Le stress dans la petite enfance laisse des marques cérébrales à vie
Des événements extrêmement stressants vécus en début de vie imprime des séquelles durables dans le cerveau, selon une nouvelle étude américaine. Cela peut altérer les zones cervicales responsables de l'apprentissage, de la mémoire, de la gestion du stress et des émotions, et induire dans la vie adulte des troubles du comportement, des problèmes de santé, et même professionnels et relationnels.
Des chercheurs de l'Université de Wisconsin-Madison ont réalisé des entretiens auprès de 128 enfants âgés en moyenne de 12 ans et qui, petits, ont souffert d'abus sexuel, de violence physique, de négligence, d'abandon ou de grande précarité.
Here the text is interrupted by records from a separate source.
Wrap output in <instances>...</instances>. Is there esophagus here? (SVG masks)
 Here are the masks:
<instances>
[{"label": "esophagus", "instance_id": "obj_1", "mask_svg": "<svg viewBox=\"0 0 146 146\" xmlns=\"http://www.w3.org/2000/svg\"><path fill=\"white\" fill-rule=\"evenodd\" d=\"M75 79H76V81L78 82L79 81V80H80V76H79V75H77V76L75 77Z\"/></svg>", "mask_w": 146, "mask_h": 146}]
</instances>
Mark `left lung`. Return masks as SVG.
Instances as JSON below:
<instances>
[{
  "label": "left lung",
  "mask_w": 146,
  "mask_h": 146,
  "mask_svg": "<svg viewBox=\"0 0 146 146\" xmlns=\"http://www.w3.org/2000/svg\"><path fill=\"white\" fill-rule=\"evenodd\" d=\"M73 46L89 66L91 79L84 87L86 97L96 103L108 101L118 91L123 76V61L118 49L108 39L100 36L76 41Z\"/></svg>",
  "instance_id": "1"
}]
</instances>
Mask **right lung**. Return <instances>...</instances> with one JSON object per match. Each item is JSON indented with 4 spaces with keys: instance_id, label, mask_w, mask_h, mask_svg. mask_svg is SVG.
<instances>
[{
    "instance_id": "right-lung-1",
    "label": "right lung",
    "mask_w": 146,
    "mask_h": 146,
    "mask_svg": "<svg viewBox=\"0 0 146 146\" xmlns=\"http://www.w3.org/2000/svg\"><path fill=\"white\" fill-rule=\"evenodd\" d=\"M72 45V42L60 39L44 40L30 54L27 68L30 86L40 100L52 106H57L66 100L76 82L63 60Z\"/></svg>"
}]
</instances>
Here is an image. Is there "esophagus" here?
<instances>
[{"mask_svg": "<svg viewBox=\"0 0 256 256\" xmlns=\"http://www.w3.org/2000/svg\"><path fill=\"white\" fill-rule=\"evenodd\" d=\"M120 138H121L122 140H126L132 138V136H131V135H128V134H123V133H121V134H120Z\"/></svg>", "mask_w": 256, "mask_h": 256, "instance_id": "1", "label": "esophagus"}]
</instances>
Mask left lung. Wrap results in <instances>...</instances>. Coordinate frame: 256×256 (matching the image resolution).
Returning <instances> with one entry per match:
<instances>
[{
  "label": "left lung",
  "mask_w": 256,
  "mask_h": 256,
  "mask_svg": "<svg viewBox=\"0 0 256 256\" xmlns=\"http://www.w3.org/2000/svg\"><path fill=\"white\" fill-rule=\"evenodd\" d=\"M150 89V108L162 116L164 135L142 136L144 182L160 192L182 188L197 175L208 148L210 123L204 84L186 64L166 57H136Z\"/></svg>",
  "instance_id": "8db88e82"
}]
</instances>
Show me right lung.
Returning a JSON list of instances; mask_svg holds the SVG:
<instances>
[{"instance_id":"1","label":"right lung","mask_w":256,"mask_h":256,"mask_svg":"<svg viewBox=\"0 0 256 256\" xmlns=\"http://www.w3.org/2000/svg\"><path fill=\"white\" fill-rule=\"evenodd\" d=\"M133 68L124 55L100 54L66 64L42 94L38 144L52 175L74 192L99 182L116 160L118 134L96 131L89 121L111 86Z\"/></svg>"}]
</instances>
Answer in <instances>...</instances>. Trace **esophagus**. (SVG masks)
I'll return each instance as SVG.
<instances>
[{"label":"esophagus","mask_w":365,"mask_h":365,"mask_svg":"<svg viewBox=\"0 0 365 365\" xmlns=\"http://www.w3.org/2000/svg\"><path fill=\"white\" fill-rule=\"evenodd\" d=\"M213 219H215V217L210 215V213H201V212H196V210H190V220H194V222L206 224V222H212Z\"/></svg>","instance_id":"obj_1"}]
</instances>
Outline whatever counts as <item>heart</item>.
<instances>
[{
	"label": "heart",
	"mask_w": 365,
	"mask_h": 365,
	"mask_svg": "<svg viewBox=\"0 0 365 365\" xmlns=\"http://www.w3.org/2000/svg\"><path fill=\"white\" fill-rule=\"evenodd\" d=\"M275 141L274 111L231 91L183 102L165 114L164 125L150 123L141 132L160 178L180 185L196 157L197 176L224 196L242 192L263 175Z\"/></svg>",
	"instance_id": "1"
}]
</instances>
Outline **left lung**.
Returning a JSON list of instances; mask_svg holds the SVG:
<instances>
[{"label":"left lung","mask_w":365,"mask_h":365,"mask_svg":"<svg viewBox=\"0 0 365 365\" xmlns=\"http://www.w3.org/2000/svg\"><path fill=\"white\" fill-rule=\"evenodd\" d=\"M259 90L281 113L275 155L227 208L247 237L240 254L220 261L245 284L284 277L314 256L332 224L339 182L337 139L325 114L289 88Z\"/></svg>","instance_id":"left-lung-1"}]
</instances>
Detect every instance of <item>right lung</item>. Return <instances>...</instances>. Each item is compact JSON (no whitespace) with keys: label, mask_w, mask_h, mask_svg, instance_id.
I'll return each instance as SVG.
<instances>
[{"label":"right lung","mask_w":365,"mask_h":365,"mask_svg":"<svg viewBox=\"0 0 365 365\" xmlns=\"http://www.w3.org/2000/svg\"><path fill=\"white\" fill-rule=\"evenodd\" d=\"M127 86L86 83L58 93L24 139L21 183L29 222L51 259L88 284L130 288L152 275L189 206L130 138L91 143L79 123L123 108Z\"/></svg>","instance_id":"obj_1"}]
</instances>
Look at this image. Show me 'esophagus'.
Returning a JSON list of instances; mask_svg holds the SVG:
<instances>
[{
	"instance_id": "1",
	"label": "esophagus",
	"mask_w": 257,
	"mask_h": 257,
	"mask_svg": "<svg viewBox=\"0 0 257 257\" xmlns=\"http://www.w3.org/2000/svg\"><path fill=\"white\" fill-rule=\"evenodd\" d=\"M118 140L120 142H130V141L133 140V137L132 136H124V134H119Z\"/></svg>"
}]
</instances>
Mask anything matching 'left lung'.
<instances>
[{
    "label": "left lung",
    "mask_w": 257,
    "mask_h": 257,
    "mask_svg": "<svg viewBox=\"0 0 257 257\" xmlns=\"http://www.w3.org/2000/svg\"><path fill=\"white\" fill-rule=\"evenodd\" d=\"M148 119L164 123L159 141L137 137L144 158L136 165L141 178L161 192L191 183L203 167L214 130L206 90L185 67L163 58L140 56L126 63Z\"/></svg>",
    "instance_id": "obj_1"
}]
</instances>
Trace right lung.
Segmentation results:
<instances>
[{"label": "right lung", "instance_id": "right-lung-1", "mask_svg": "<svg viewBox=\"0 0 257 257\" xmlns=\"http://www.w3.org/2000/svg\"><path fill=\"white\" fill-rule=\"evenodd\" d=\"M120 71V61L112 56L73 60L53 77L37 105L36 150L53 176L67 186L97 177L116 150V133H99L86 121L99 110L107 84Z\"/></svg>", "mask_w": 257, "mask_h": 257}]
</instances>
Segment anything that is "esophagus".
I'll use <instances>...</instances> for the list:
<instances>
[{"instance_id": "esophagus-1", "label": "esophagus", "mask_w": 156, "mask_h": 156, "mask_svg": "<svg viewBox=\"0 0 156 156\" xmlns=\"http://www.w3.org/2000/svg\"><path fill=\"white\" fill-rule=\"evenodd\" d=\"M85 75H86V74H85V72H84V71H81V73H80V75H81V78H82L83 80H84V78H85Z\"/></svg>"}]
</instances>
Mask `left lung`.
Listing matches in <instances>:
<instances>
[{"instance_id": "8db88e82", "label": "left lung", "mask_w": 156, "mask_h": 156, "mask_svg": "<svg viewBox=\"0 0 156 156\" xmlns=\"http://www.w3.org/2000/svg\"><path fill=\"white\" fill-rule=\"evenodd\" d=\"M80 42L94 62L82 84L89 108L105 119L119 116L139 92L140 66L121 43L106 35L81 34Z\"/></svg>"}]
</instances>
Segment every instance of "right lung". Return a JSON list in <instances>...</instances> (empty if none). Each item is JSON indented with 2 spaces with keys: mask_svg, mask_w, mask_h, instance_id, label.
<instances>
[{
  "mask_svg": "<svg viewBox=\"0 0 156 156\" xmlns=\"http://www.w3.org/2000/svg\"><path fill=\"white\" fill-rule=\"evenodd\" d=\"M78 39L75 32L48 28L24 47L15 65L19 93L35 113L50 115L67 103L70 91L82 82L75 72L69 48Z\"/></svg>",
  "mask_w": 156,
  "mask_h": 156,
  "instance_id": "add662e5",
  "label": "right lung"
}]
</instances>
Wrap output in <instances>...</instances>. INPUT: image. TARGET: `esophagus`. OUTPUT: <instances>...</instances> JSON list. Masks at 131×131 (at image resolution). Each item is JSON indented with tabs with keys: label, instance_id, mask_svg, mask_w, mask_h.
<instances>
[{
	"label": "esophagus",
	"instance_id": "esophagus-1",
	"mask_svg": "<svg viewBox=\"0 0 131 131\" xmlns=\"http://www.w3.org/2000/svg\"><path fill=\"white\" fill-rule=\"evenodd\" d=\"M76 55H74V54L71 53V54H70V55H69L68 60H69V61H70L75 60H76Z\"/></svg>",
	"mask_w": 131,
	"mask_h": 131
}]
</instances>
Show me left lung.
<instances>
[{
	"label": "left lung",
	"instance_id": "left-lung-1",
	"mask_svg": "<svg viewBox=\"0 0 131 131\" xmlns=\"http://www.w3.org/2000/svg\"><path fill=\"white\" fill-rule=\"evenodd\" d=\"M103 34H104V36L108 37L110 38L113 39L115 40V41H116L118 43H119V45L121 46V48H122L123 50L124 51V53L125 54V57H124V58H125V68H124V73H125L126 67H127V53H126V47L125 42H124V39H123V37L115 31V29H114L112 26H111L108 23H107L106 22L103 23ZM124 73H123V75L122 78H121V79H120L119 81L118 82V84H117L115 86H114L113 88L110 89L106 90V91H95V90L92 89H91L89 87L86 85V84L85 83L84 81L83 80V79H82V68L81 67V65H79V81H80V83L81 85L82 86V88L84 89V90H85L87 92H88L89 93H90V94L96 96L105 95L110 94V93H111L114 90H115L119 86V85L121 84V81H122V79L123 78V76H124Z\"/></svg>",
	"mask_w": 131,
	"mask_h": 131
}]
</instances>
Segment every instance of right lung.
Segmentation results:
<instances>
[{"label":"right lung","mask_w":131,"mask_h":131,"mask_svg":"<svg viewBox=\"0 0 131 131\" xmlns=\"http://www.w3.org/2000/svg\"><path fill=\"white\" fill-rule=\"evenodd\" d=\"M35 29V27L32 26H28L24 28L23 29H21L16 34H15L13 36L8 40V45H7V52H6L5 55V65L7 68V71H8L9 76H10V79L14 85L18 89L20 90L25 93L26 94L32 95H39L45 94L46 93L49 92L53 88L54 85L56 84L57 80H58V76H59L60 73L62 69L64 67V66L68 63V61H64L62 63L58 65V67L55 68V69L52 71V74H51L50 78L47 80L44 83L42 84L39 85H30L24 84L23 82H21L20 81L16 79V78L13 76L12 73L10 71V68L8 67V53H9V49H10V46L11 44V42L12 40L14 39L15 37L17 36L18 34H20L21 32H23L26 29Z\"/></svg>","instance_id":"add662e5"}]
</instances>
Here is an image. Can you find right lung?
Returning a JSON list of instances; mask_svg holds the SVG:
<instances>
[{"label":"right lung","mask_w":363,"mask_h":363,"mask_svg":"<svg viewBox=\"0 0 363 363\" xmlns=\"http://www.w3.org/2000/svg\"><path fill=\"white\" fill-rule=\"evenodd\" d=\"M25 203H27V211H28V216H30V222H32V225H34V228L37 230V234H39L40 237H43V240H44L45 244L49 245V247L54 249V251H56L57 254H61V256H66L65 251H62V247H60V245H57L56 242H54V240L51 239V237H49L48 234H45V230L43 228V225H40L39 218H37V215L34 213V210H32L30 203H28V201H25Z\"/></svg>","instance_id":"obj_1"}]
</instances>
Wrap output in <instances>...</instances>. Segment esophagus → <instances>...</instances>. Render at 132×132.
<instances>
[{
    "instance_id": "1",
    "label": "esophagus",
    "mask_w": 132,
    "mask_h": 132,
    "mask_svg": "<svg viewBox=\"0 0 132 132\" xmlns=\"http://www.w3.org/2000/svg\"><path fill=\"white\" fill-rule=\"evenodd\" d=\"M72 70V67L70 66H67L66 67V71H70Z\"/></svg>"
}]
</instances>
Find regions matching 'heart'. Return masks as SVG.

Les cerveaux de ces enfants ont été observés, en particulier l'hippocampe et l'amygdale, deux zones impliquées dans l'émotion et la réponse au stress. Les clichés ont été comparés aux images cérébrales d'enfants ayant vécu une enfance tranquille.
Résultats : les enfants victimes de stress précoce présentent une amygdale plus petite que les autres. Ceux à faible statut socio-économique ou victimes de violence physique ont un hippocampe moins développé. Les troubles du comportement et l'augmentation du stress s'avèrent également associés à de plus petits volumes de ces deux zones du cerveau.
Les auteurs de l'étude restent néanmoins prudents. Selon eux, si elles ont valeur de marqueurs d'un changement neurobiologique, leurs observations n'augurent pas de la destinée d'un individu.
(référence: Biological Psychiatry, 22 mai 2014, DOI : 10.1016/j.biopsych.2014.04.020)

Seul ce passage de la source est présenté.